Private equity has increased seven fold since 2007, at a time when real capital investment has been relatively flat. The value of private equity deals soared to $1.4 trillion last year, according to Eileen Appelbaum, one of the few critical scholars of the field, a regular contributor to the Prospect on the subject, and coauthor of the landmark study, Private Equity at Work. At a time when other abuses of American capitalism have come in for scrutiny, there has been too little appetite for taking on private equity, in part because its owners include Democrats as well as Republicans.
Should such a bill pass, what would be left of the private equity industry? Not much. Lisa Donner, executive director of Americans for Financial Reform, which helped spearhead the research that led to the bill, says firms could still provide management expertise and capital, like ordinary venture capitalists.

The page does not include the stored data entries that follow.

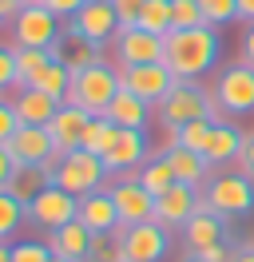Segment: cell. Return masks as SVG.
<instances>
[{
  "label": "cell",
  "instance_id": "11",
  "mask_svg": "<svg viewBox=\"0 0 254 262\" xmlns=\"http://www.w3.org/2000/svg\"><path fill=\"white\" fill-rule=\"evenodd\" d=\"M64 32H72V36H79V40H92V44H99V48H108L111 40H115V32H119V16H115L111 0H88L76 16L68 20Z\"/></svg>",
  "mask_w": 254,
  "mask_h": 262
},
{
  "label": "cell",
  "instance_id": "3",
  "mask_svg": "<svg viewBox=\"0 0 254 262\" xmlns=\"http://www.w3.org/2000/svg\"><path fill=\"white\" fill-rule=\"evenodd\" d=\"M119 88H123L119 83V68L99 60V64L83 68V72H72V88H68L64 103H76L88 115H108L111 99L119 96Z\"/></svg>",
  "mask_w": 254,
  "mask_h": 262
},
{
  "label": "cell",
  "instance_id": "44",
  "mask_svg": "<svg viewBox=\"0 0 254 262\" xmlns=\"http://www.w3.org/2000/svg\"><path fill=\"white\" fill-rule=\"evenodd\" d=\"M12 175H16V159L8 155V147H0V191H8Z\"/></svg>",
  "mask_w": 254,
  "mask_h": 262
},
{
  "label": "cell",
  "instance_id": "21",
  "mask_svg": "<svg viewBox=\"0 0 254 262\" xmlns=\"http://www.w3.org/2000/svg\"><path fill=\"white\" fill-rule=\"evenodd\" d=\"M12 107H16V119H20V123H28V127H48L52 115L60 112V99L40 92V88H16Z\"/></svg>",
  "mask_w": 254,
  "mask_h": 262
},
{
  "label": "cell",
  "instance_id": "26",
  "mask_svg": "<svg viewBox=\"0 0 254 262\" xmlns=\"http://www.w3.org/2000/svg\"><path fill=\"white\" fill-rule=\"evenodd\" d=\"M52 179H56V171L52 167H16V175H12V183H8V191H12L24 207H28L32 199L40 195L44 187H52Z\"/></svg>",
  "mask_w": 254,
  "mask_h": 262
},
{
  "label": "cell",
  "instance_id": "49",
  "mask_svg": "<svg viewBox=\"0 0 254 262\" xmlns=\"http://www.w3.org/2000/svg\"><path fill=\"white\" fill-rule=\"evenodd\" d=\"M0 262H12V243H0Z\"/></svg>",
  "mask_w": 254,
  "mask_h": 262
},
{
  "label": "cell",
  "instance_id": "28",
  "mask_svg": "<svg viewBox=\"0 0 254 262\" xmlns=\"http://www.w3.org/2000/svg\"><path fill=\"white\" fill-rule=\"evenodd\" d=\"M24 223H28V207L12 191H0V243H12Z\"/></svg>",
  "mask_w": 254,
  "mask_h": 262
},
{
  "label": "cell",
  "instance_id": "18",
  "mask_svg": "<svg viewBox=\"0 0 254 262\" xmlns=\"http://www.w3.org/2000/svg\"><path fill=\"white\" fill-rule=\"evenodd\" d=\"M183 246H187V254H195V250H203V246H215V243H226V219L222 214H215L210 207H199V211L190 214V223L183 230Z\"/></svg>",
  "mask_w": 254,
  "mask_h": 262
},
{
  "label": "cell",
  "instance_id": "37",
  "mask_svg": "<svg viewBox=\"0 0 254 262\" xmlns=\"http://www.w3.org/2000/svg\"><path fill=\"white\" fill-rule=\"evenodd\" d=\"M12 262H52V250H48L44 238H16Z\"/></svg>",
  "mask_w": 254,
  "mask_h": 262
},
{
  "label": "cell",
  "instance_id": "47",
  "mask_svg": "<svg viewBox=\"0 0 254 262\" xmlns=\"http://www.w3.org/2000/svg\"><path fill=\"white\" fill-rule=\"evenodd\" d=\"M20 8H24V0H0V20H16Z\"/></svg>",
  "mask_w": 254,
  "mask_h": 262
},
{
  "label": "cell",
  "instance_id": "23",
  "mask_svg": "<svg viewBox=\"0 0 254 262\" xmlns=\"http://www.w3.org/2000/svg\"><path fill=\"white\" fill-rule=\"evenodd\" d=\"M242 143H246V139H242V131H238L230 119H215V131H210V143H206L203 159L219 171V167H226V163H235V159H238Z\"/></svg>",
  "mask_w": 254,
  "mask_h": 262
},
{
  "label": "cell",
  "instance_id": "30",
  "mask_svg": "<svg viewBox=\"0 0 254 262\" xmlns=\"http://www.w3.org/2000/svg\"><path fill=\"white\" fill-rule=\"evenodd\" d=\"M32 88H40V92H48V96H56V99L64 103L68 88H72V68L64 64V60H52V64L40 72V80L32 83Z\"/></svg>",
  "mask_w": 254,
  "mask_h": 262
},
{
  "label": "cell",
  "instance_id": "52",
  "mask_svg": "<svg viewBox=\"0 0 254 262\" xmlns=\"http://www.w3.org/2000/svg\"><path fill=\"white\" fill-rule=\"evenodd\" d=\"M24 4H32V0H24Z\"/></svg>",
  "mask_w": 254,
  "mask_h": 262
},
{
  "label": "cell",
  "instance_id": "40",
  "mask_svg": "<svg viewBox=\"0 0 254 262\" xmlns=\"http://www.w3.org/2000/svg\"><path fill=\"white\" fill-rule=\"evenodd\" d=\"M36 4H44L48 12H56V16H60L64 24H68V20H72V16L79 12V8L88 4V0H36Z\"/></svg>",
  "mask_w": 254,
  "mask_h": 262
},
{
  "label": "cell",
  "instance_id": "29",
  "mask_svg": "<svg viewBox=\"0 0 254 262\" xmlns=\"http://www.w3.org/2000/svg\"><path fill=\"white\" fill-rule=\"evenodd\" d=\"M135 179H139L151 195H163L167 187H175V183H179V179H175V171H171V163H167L163 155H151V159L135 171Z\"/></svg>",
  "mask_w": 254,
  "mask_h": 262
},
{
  "label": "cell",
  "instance_id": "27",
  "mask_svg": "<svg viewBox=\"0 0 254 262\" xmlns=\"http://www.w3.org/2000/svg\"><path fill=\"white\" fill-rule=\"evenodd\" d=\"M52 60V48H16V88H32Z\"/></svg>",
  "mask_w": 254,
  "mask_h": 262
},
{
  "label": "cell",
  "instance_id": "50",
  "mask_svg": "<svg viewBox=\"0 0 254 262\" xmlns=\"http://www.w3.org/2000/svg\"><path fill=\"white\" fill-rule=\"evenodd\" d=\"M179 262H206V258H199V254H183Z\"/></svg>",
  "mask_w": 254,
  "mask_h": 262
},
{
  "label": "cell",
  "instance_id": "4",
  "mask_svg": "<svg viewBox=\"0 0 254 262\" xmlns=\"http://www.w3.org/2000/svg\"><path fill=\"white\" fill-rule=\"evenodd\" d=\"M210 96L219 103L222 119H242L254 115V64L238 60V64L219 68V76L210 83Z\"/></svg>",
  "mask_w": 254,
  "mask_h": 262
},
{
  "label": "cell",
  "instance_id": "19",
  "mask_svg": "<svg viewBox=\"0 0 254 262\" xmlns=\"http://www.w3.org/2000/svg\"><path fill=\"white\" fill-rule=\"evenodd\" d=\"M159 155H163V159L171 163L175 179H179V183H187V187H199V191H203L206 183H210V175H215V167L206 163L199 151L183 147V143H171V147H163Z\"/></svg>",
  "mask_w": 254,
  "mask_h": 262
},
{
  "label": "cell",
  "instance_id": "22",
  "mask_svg": "<svg viewBox=\"0 0 254 262\" xmlns=\"http://www.w3.org/2000/svg\"><path fill=\"white\" fill-rule=\"evenodd\" d=\"M76 219L83 227L92 230V234H108V230H119V211H115V203H111L108 187L103 191H92V195L79 199V211Z\"/></svg>",
  "mask_w": 254,
  "mask_h": 262
},
{
  "label": "cell",
  "instance_id": "35",
  "mask_svg": "<svg viewBox=\"0 0 254 262\" xmlns=\"http://www.w3.org/2000/svg\"><path fill=\"white\" fill-rule=\"evenodd\" d=\"M203 4V20L210 28H226L238 20V0H199Z\"/></svg>",
  "mask_w": 254,
  "mask_h": 262
},
{
  "label": "cell",
  "instance_id": "16",
  "mask_svg": "<svg viewBox=\"0 0 254 262\" xmlns=\"http://www.w3.org/2000/svg\"><path fill=\"white\" fill-rule=\"evenodd\" d=\"M119 83H123L131 96H139V99H147L151 107H155L159 99L167 96L175 88V76H171V68L163 64H135V68H119Z\"/></svg>",
  "mask_w": 254,
  "mask_h": 262
},
{
  "label": "cell",
  "instance_id": "53",
  "mask_svg": "<svg viewBox=\"0 0 254 262\" xmlns=\"http://www.w3.org/2000/svg\"><path fill=\"white\" fill-rule=\"evenodd\" d=\"M123 262H127V258H123Z\"/></svg>",
  "mask_w": 254,
  "mask_h": 262
},
{
  "label": "cell",
  "instance_id": "42",
  "mask_svg": "<svg viewBox=\"0 0 254 262\" xmlns=\"http://www.w3.org/2000/svg\"><path fill=\"white\" fill-rule=\"evenodd\" d=\"M230 250H235L230 243H215V246H203V250H195V254H199V258H206V262H230Z\"/></svg>",
  "mask_w": 254,
  "mask_h": 262
},
{
  "label": "cell",
  "instance_id": "14",
  "mask_svg": "<svg viewBox=\"0 0 254 262\" xmlns=\"http://www.w3.org/2000/svg\"><path fill=\"white\" fill-rule=\"evenodd\" d=\"M203 207V191L199 187H187V183H175L163 195H155V223L163 230H183L190 223V214Z\"/></svg>",
  "mask_w": 254,
  "mask_h": 262
},
{
  "label": "cell",
  "instance_id": "6",
  "mask_svg": "<svg viewBox=\"0 0 254 262\" xmlns=\"http://www.w3.org/2000/svg\"><path fill=\"white\" fill-rule=\"evenodd\" d=\"M108 179H111V171L103 167V159H99L95 151L76 147V151H68V155H60V163H56V179H52V183L64 187L68 195L83 199V195H92V191H103Z\"/></svg>",
  "mask_w": 254,
  "mask_h": 262
},
{
  "label": "cell",
  "instance_id": "15",
  "mask_svg": "<svg viewBox=\"0 0 254 262\" xmlns=\"http://www.w3.org/2000/svg\"><path fill=\"white\" fill-rule=\"evenodd\" d=\"M8 155L16 159V167H40V163H56L60 159V151L52 143V131L48 127H28V123H20L16 135L4 143Z\"/></svg>",
  "mask_w": 254,
  "mask_h": 262
},
{
  "label": "cell",
  "instance_id": "5",
  "mask_svg": "<svg viewBox=\"0 0 254 262\" xmlns=\"http://www.w3.org/2000/svg\"><path fill=\"white\" fill-rule=\"evenodd\" d=\"M203 203L222 219H246L254 214V179L242 171H219L203 187Z\"/></svg>",
  "mask_w": 254,
  "mask_h": 262
},
{
  "label": "cell",
  "instance_id": "43",
  "mask_svg": "<svg viewBox=\"0 0 254 262\" xmlns=\"http://www.w3.org/2000/svg\"><path fill=\"white\" fill-rule=\"evenodd\" d=\"M235 167L242 171V175H250V179H254V139H246V143H242V151H238V159H235Z\"/></svg>",
  "mask_w": 254,
  "mask_h": 262
},
{
  "label": "cell",
  "instance_id": "1",
  "mask_svg": "<svg viewBox=\"0 0 254 262\" xmlns=\"http://www.w3.org/2000/svg\"><path fill=\"white\" fill-rule=\"evenodd\" d=\"M222 32L210 24L199 28H171L163 36V64L171 68L175 80H203L219 68Z\"/></svg>",
  "mask_w": 254,
  "mask_h": 262
},
{
  "label": "cell",
  "instance_id": "31",
  "mask_svg": "<svg viewBox=\"0 0 254 262\" xmlns=\"http://www.w3.org/2000/svg\"><path fill=\"white\" fill-rule=\"evenodd\" d=\"M111 139H115V123H111L108 115H92V119H88V127H83L79 147H83V151H95V155H103Z\"/></svg>",
  "mask_w": 254,
  "mask_h": 262
},
{
  "label": "cell",
  "instance_id": "38",
  "mask_svg": "<svg viewBox=\"0 0 254 262\" xmlns=\"http://www.w3.org/2000/svg\"><path fill=\"white\" fill-rule=\"evenodd\" d=\"M16 127H20V119H16L12 99H0V147H4V143L16 135Z\"/></svg>",
  "mask_w": 254,
  "mask_h": 262
},
{
  "label": "cell",
  "instance_id": "45",
  "mask_svg": "<svg viewBox=\"0 0 254 262\" xmlns=\"http://www.w3.org/2000/svg\"><path fill=\"white\" fill-rule=\"evenodd\" d=\"M242 60L254 64V24H246V32H242Z\"/></svg>",
  "mask_w": 254,
  "mask_h": 262
},
{
  "label": "cell",
  "instance_id": "33",
  "mask_svg": "<svg viewBox=\"0 0 254 262\" xmlns=\"http://www.w3.org/2000/svg\"><path fill=\"white\" fill-rule=\"evenodd\" d=\"M88 262H123V238H119V230L92 234V254H88Z\"/></svg>",
  "mask_w": 254,
  "mask_h": 262
},
{
  "label": "cell",
  "instance_id": "36",
  "mask_svg": "<svg viewBox=\"0 0 254 262\" xmlns=\"http://www.w3.org/2000/svg\"><path fill=\"white\" fill-rule=\"evenodd\" d=\"M199 24H206L199 0H171V28H199Z\"/></svg>",
  "mask_w": 254,
  "mask_h": 262
},
{
  "label": "cell",
  "instance_id": "7",
  "mask_svg": "<svg viewBox=\"0 0 254 262\" xmlns=\"http://www.w3.org/2000/svg\"><path fill=\"white\" fill-rule=\"evenodd\" d=\"M64 36V20L56 12H48L44 4H24L12 20V40L16 48H56Z\"/></svg>",
  "mask_w": 254,
  "mask_h": 262
},
{
  "label": "cell",
  "instance_id": "41",
  "mask_svg": "<svg viewBox=\"0 0 254 262\" xmlns=\"http://www.w3.org/2000/svg\"><path fill=\"white\" fill-rule=\"evenodd\" d=\"M147 0H111V8H115V16H119V24H139V12Z\"/></svg>",
  "mask_w": 254,
  "mask_h": 262
},
{
  "label": "cell",
  "instance_id": "46",
  "mask_svg": "<svg viewBox=\"0 0 254 262\" xmlns=\"http://www.w3.org/2000/svg\"><path fill=\"white\" fill-rule=\"evenodd\" d=\"M230 262H254V243H238L230 250Z\"/></svg>",
  "mask_w": 254,
  "mask_h": 262
},
{
  "label": "cell",
  "instance_id": "24",
  "mask_svg": "<svg viewBox=\"0 0 254 262\" xmlns=\"http://www.w3.org/2000/svg\"><path fill=\"white\" fill-rule=\"evenodd\" d=\"M151 115H155V107H151L147 99L131 96L127 88H119V96L111 99V107H108V119L115 123V127H139V131H147Z\"/></svg>",
  "mask_w": 254,
  "mask_h": 262
},
{
  "label": "cell",
  "instance_id": "2",
  "mask_svg": "<svg viewBox=\"0 0 254 262\" xmlns=\"http://www.w3.org/2000/svg\"><path fill=\"white\" fill-rule=\"evenodd\" d=\"M155 119L163 131H179L195 119H222V115L210 88H203L199 80H175V88L155 103Z\"/></svg>",
  "mask_w": 254,
  "mask_h": 262
},
{
  "label": "cell",
  "instance_id": "32",
  "mask_svg": "<svg viewBox=\"0 0 254 262\" xmlns=\"http://www.w3.org/2000/svg\"><path fill=\"white\" fill-rule=\"evenodd\" d=\"M139 28L143 32H155V36L171 32V0H147L143 12H139Z\"/></svg>",
  "mask_w": 254,
  "mask_h": 262
},
{
  "label": "cell",
  "instance_id": "17",
  "mask_svg": "<svg viewBox=\"0 0 254 262\" xmlns=\"http://www.w3.org/2000/svg\"><path fill=\"white\" fill-rule=\"evenodd\" d=\"M48 250L56 254V258H68V262H88V254H92V230L83 227L79 219H72V223H64V227L48 230L44 234Z\"/></svg>",
  "mask_w": 254,
  "mask_h": 262
},
{
  "label": "cell",
  "instance_id": "34",
  "mask_svg": "<svg viewBox=\"0 0 254 262\" xmlns=\"http://www.w3.org/2000/svg\"><path fill=\"white\" fill-rule=\"evenodd\" d=\"M210 131H215V119H195V123H187V127L175 131V143H183V147H190V151L203 155L206 143H210Z\"/></svg>",
  "mask_w": 254,
  "mask_h": 262
},
{
  "label": "cell",
  "instance_id": "12",
  "mask_svg": "<svg viewBox=\"0 0 254 262\" xmlns=\"http://www.w3.org/2000/svg\"><path fill=\"white\" fill-rule=\"evenodd\" d=\"M123 238V258L127 262H163L171 254V230L151 223H135V227H119Z\"/></svg>",
  "mask_w": 254,
  "mask_h": 262
},
{
  "label": "cell",
  "instance_id": "39",
  "mask_svg": "<svg viewBox=\"0 0 254 262\" xmlns=\"http://www.w3.org/2000/svg\"><path fill=\"white\" fill-rule=\"evenodd\" d=\"M16 88V48H0V92Z\"/></svg>",
  "mask_w": 254,
  "mask_h": 262
},
{
  "label": "cell",
  "instance_id": "9",
  "mask_svg": "<svg viewBox=\"0 0 254 262\" xmlns=\"http://www.w3.org/2000/svg\"><path fill=\"white\" fill-rule=\"evenodd\" d=\"M111 60H115V68L159 64L163 60V36L143 32L139 24H119V32L111 40Z\"/></svg>",
  "mask_w": 254,
  "mask_h": 262
},
{
  "label": "cell",
  "instance_id": "13",
  "mask_svg": "<svg viewBox=\"0 0 254 262\" xmlns=\"http://www.w3.org/2000/svg\"><path fill=\"white\" fill-rule=\"evenodd\" d=\"M76 211H79V199L76 195H68L64 187H44L40 195L28 203V223L36 230H56V227H64V223H72L76 219Z\"/></svg>",
  "mask_w": 254,
  "mask_h": 262
},
{
  "label": "cell",
  "instance_id": "48",
  "mask_svg": "<svg viewBox=\"0 0 254 262\" xmlns=\"http://www.w3.org/2000/svg\"><path fill=\"white\" fill-rule=\"evenodd\" d=\"M238 20H242V24H254V0H238Z\"/></svg>",
  "mask_w": 254,
  "mask_h": 262
},
{
  "label": "cell",
  "instance_id": "25",
  "mask_svg": "<svg viewBox=\"0 0 254 262\" xmlns=\"http://www.w3.org/2000/svg\"><path fill=\"white\" fill-rule=\"evenodd\" d=\"M52 56H56V60H64L72 72H83V68H92V64H99V60H103V48H99V44H92V40H79V36L64 32L60 44L52 48Z\"/></svg>",
  "mask_w": 254,
  "mask_h": 262
},
{
  "label": "cell",
  "instance_id": "8",
  "mask_svg": "<svg viewBox=\"0 0 254 262\" xmlns=\"http://www.w3.org/2000/svg\"><path fill=\"white\" fill-rule=\"evenodd\" d=\"M99 159H103V167H108L115 179H119V175H135V171L151 159L147 131H139V127H115V139L108 143V151H103Z\"/></svg>",
  "mask_w": 254,
  "mask_h": 262
},
{
  "label": "cell",
  "instance_id": "51",
  "mask_svg": "<svg viewBox=\"0 0 254 262\" xmlns=\"http://www.w3.org/2000/svg\"><path fill=\"white\" fill-rule=\"evenodd\" d=\"M52 262H68V258H56V254H52Z\"/></svg>",
  "mask_w": 254,
  "mask_h": 262
},
{
  "label": "cell",
  "instance_id": "20",
  "mask_svg": "<svg viewBox=\"0 0 254 262\" xmlns=\"http://www.w3.org/2000/svg\"><path fill=\"white\" fill-rule=\"evenodd\" d=\"M88 119H92V115L83 112V107H76V103H60V112L52 115V123H48V131H52V143H56V151H60V155H68V151L79 147Z\"/></svg>",
  "mask_w": 254,
  "mask_h": 262
},
{
  "label": "cell",
  "instance_id": "10",
  "mask_svg": "<svg viewBox=\"0 0 254 262\" xmlns=\"http://www.w3.org/2000/svg\"><path fill=\"white\" fill-rule=\"evenodd\" d=\"M108 195L115 203V211H119V227H135V223L155 219V195L135 175H119L115 183H108Z\"/></svg>",
  "mask_w": 254,
  "mask_h": 262
}]
</instances>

Elizabeth Warren was the logical lead sponsor and prime architect of this bill, not only because of her fearlessness, but because of her deep knowledge of the intricacies of American capitalism. Much of the abuse is rooted in manipulations of the bankruptcy code, so who better than one of America’s leading legal scholars and critics of the double standards of bankruptcy.
“Elizabeth Warren has had private equity in her sights for decades. Her bankruptcy textbook goes into detail on abuses of leveraged buyouts,” says Adam Levitin of Georgetown Law School, one of the kitchen cabinet advisors who worked on this bill. “She uses it to teach the law of fraudulent transfers.”
What also propelled this bill was widespread indignation and a good deal of organizing, spearheaded by the group United for Respect, in the wake of the gross abuse of workers in the bankruptcies of Toys “R” Us and Sears.
“This is literally the first major bill on financial regulation since Dodd-Frank,” says Levitin. “It shows that Democrats are back on the offensive on financial reform.”